HPCG: Strong Memory Bandwidth Performance
#

The first major benchmark is HPCG, heavily limited by memory bandwidth.

Figure 3. Results of the NVIDIA GH200 running the HPCG benchmark (Source: Phoronix)

The 72-core Grace CPU reached 42 GFLOPS, comparable to:

Xeon Platinum 8380 (2P): 40 GFLOPS
EPYC 9654 Genoa (2P): 44 GFLOPS

Notably, Grace outperformed the 128-core Ampere Altra Max by nearly 2×.

Other results were similarly impressive. In the NWChem (C240 Buckyball) benchmark:

Figure 4. Results of the NVIDIA GH200 running the NWChem benchmark (Source: Phoronix)

The GH200 completed the test in 1404 seconds, second only to the dual-socket EPYC 9554 at 1323 seconds.

Future Outlook
#

The GH200 and MI300A represent a transformative architecture shift. Just as the 8087 coprocessor ultimately merged into mainstream CPU designs, high-end GPU and SIMD acceleration is now being drawn into an integrated CPU–GPU package.

While these systems remain expensive today, demand from GenAI, HPC, and scientific computing will likely push these architectures down into more affordable markets over time.

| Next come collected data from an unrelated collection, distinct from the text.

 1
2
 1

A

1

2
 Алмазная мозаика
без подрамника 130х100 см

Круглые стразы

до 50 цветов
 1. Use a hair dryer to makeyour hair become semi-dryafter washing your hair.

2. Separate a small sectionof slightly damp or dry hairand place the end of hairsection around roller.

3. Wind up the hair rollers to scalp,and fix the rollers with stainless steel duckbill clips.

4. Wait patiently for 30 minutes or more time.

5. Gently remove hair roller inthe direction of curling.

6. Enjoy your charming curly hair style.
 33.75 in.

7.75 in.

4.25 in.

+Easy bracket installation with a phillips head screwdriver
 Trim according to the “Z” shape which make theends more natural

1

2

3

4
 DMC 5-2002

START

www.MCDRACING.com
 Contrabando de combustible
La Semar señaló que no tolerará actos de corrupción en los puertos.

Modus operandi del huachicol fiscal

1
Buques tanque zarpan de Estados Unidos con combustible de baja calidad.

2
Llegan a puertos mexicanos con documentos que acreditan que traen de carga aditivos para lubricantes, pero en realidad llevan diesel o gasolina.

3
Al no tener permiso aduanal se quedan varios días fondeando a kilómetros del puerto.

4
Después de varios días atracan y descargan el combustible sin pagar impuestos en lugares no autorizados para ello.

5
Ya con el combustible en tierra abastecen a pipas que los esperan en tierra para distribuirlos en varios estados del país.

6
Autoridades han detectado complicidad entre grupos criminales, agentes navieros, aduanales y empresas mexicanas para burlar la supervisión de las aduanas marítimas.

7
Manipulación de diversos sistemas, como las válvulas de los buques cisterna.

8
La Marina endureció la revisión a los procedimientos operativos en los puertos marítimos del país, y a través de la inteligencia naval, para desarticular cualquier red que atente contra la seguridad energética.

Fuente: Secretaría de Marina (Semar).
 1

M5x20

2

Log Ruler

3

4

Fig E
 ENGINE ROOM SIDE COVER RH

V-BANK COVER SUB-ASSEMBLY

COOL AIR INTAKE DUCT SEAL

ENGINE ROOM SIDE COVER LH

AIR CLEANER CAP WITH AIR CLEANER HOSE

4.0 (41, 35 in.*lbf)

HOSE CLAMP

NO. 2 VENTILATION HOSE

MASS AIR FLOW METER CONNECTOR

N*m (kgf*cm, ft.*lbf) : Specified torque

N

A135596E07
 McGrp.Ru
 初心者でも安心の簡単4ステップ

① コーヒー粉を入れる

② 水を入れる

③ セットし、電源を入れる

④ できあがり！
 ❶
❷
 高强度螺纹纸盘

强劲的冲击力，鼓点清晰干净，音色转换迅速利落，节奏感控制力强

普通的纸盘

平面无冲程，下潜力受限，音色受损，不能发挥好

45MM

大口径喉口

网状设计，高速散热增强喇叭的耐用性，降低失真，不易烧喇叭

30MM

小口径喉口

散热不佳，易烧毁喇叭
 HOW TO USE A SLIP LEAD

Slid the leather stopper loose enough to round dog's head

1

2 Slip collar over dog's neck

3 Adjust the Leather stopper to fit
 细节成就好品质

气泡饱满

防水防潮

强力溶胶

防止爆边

Having a personal workstation capable of running large LLMs—or memory-intensive GPU-optimized HPC codes—marks a significant milestone. Cloud and data centers will continue to dominate scale-out computing, but the ability to have a powerful local system “with a reset button” is invaluable for researchers and developers alike.